Sen-no-Rikyu (1522-1591)

Sen-no-RikyuPortrait of Sen-no-Rikyu (from the collection of the Sakai City Museum)

Trip to the world of wabi with Sen-no-Rikyu

During the 16th century the feudal lords throughout Japan were continually fighting for power, while the wealthy merchants in Sakai supported the peace and prosperity of the city by amassing a huge amount of wealth through foreign trade and other activities.
These merchants also supported the advanced cultures of Japan at the time including sado - tea ceremony. Sen-no-Rikyu is the most famous master of sado who raised the tea ceremony to an art form called wabi cha - a simple and austere type of tea ceremony - which is still widely practiced today. Rikyu was one of the wealthy Sakai merchants. The financial power of the merchants was so formidable that Sakai remained an self-governing city and even the rulers of the country did not dare to challenge them. While the Sakai merchants at that time were famous for their extravagance in buildings, wabi-cha was sometimes practiced in a very small two-tatami-mat (3.3 square meters) room.
They lived surrounded by fusuma sliding doors and byobu folding screens decorated with gold-leafed pictures. But they enjoyed tea in an extremely simple and plain room, eliminating everything that looked unnecessary in spite of all the luxuries available to them. When there was nothing else to eliminate, it created a certain tense atmosphere which they felt was the ultimate luxury and the most creative form of art.

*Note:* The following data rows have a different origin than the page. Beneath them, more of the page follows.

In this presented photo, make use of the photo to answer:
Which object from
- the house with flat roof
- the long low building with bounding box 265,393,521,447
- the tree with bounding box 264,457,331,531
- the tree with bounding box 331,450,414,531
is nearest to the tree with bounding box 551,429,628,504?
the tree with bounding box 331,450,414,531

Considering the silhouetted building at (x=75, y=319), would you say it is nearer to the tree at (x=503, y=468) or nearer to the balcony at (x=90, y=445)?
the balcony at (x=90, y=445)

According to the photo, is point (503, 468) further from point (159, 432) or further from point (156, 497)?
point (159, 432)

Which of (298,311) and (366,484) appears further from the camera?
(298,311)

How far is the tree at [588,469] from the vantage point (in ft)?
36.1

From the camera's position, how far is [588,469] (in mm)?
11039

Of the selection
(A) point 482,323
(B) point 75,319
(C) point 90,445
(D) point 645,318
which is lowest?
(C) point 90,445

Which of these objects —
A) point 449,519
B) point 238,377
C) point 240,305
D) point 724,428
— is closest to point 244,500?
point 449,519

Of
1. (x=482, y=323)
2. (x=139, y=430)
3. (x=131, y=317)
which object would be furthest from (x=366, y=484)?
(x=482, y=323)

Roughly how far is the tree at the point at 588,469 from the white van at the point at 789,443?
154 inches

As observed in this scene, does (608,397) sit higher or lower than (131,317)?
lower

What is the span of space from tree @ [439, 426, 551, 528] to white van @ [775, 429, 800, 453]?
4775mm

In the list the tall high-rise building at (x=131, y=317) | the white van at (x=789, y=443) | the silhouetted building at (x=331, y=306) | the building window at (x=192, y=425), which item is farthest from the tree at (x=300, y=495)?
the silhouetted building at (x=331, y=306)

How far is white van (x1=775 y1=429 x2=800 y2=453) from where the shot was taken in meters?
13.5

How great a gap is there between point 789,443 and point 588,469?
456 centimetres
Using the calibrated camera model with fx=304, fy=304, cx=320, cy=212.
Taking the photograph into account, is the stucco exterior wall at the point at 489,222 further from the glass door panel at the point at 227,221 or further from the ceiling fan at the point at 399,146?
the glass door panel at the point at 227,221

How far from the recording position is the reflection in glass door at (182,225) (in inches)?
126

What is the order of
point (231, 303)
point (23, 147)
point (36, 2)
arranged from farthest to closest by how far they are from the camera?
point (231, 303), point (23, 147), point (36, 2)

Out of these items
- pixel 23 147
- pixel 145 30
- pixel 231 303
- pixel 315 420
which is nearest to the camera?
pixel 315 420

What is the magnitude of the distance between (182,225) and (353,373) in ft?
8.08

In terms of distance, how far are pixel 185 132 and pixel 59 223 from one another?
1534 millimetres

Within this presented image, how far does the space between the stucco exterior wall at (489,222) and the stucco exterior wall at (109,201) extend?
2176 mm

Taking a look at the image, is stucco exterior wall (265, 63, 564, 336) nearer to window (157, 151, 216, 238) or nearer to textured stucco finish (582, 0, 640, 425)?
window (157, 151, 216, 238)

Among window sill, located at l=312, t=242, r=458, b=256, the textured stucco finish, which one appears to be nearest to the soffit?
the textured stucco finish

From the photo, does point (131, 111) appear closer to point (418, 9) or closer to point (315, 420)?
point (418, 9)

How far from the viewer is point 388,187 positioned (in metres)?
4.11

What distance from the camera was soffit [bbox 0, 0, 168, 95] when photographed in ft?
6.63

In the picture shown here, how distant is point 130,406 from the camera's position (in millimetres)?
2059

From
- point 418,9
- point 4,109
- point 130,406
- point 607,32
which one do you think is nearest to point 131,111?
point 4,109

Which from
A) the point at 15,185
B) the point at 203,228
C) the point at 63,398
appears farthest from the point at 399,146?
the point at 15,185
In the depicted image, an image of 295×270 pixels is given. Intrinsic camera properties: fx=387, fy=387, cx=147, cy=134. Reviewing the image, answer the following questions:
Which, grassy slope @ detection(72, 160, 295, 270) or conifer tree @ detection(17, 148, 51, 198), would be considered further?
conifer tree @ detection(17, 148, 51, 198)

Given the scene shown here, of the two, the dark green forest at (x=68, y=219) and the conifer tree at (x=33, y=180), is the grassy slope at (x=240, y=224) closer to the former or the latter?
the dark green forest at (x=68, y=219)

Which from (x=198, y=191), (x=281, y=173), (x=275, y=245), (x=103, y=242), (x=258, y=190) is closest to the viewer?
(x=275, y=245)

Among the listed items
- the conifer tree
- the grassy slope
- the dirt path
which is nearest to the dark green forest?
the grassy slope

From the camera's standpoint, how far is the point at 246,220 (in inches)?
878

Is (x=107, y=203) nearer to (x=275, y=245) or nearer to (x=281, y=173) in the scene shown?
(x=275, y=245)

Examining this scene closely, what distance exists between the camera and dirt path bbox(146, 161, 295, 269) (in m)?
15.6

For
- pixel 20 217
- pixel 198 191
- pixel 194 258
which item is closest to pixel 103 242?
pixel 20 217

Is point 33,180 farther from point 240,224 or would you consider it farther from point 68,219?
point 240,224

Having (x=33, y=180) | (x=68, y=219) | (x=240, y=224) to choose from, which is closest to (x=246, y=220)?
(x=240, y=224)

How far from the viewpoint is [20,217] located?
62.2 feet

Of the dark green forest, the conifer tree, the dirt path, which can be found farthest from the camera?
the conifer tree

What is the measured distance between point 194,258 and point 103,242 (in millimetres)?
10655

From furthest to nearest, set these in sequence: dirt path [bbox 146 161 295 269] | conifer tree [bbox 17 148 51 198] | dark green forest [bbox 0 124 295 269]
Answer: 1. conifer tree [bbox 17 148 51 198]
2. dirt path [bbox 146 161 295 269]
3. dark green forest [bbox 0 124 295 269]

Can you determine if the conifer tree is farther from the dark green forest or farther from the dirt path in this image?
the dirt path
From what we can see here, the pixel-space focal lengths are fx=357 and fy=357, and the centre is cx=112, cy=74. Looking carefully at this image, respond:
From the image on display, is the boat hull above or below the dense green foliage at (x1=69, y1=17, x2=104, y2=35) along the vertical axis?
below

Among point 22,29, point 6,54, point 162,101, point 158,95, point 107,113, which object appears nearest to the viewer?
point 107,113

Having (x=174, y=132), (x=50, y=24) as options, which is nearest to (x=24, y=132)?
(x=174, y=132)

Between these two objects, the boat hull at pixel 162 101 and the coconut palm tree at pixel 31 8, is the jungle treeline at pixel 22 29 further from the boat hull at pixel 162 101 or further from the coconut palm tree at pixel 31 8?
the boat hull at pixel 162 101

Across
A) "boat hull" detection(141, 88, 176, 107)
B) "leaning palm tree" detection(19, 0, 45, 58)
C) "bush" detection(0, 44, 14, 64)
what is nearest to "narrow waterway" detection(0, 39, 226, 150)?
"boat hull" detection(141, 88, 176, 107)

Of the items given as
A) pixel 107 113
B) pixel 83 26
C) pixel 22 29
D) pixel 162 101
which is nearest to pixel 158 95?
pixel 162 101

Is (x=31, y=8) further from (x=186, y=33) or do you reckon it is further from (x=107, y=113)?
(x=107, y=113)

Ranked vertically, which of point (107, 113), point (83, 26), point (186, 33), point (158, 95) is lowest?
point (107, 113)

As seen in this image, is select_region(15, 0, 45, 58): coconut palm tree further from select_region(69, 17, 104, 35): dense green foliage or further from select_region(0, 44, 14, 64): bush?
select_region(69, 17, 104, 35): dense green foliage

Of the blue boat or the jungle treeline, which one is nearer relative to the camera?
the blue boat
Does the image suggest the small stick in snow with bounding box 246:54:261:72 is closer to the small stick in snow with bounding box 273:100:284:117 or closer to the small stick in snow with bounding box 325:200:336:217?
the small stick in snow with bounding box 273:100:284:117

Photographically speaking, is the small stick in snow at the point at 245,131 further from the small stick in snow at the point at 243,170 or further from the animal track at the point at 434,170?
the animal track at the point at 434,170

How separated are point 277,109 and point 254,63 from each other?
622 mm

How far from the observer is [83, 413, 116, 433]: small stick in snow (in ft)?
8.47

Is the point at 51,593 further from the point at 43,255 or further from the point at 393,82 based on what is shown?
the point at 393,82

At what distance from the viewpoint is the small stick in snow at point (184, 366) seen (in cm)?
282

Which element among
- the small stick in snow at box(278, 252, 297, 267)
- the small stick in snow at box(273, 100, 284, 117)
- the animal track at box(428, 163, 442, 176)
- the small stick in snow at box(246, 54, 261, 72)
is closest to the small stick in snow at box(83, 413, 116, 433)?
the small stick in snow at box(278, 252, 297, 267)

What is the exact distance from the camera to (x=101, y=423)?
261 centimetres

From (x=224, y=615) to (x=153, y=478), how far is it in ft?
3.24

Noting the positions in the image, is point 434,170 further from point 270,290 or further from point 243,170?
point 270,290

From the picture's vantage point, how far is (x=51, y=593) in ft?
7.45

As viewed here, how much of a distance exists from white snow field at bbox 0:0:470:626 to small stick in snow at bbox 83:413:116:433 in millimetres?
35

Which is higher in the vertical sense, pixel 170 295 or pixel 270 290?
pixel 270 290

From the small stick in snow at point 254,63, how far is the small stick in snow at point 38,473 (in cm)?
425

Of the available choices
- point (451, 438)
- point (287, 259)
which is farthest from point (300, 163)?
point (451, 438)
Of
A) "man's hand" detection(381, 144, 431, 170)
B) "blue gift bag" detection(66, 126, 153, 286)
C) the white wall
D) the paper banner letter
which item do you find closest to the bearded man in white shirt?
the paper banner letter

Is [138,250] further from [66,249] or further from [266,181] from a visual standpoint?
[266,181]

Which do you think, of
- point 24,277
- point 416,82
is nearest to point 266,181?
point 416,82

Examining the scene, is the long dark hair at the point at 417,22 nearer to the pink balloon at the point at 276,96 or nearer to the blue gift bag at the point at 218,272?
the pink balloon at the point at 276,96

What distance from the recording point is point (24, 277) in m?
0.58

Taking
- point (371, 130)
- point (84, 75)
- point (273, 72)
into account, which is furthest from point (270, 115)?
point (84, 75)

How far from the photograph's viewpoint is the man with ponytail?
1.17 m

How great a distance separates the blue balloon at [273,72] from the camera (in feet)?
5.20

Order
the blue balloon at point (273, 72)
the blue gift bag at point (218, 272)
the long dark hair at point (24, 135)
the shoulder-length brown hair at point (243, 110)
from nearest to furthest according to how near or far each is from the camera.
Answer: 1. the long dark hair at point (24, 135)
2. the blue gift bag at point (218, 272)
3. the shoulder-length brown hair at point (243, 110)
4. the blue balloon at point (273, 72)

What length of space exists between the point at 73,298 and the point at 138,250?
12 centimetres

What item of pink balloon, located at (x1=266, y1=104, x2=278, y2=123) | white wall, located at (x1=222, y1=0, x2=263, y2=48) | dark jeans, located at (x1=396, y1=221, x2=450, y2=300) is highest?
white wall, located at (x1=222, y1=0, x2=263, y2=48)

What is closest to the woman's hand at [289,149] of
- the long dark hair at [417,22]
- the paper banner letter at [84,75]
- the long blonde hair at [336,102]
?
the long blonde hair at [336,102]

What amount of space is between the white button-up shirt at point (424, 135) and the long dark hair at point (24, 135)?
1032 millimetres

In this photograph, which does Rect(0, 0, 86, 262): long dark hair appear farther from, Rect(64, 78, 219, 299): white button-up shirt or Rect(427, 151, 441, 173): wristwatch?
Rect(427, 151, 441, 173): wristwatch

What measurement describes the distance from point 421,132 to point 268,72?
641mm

There is one anecdote about Rikyu and his wabi-cha . When TOYOTOMI Hideyoshi, the supreme ruler at that time, visited Rikyu, it is said that Rikyu clipped and threw away all the rare morning glory flowers he had except one, and used it as decoration to welcome and entertain Hideyoshi.
However the tense atmosphere created by the tea ceremony turned into a more serious tension as relations between the two men became strained. Eventually Hideyoshi ordered Rikyu to commit seppuku (disembowelment), a death penalty.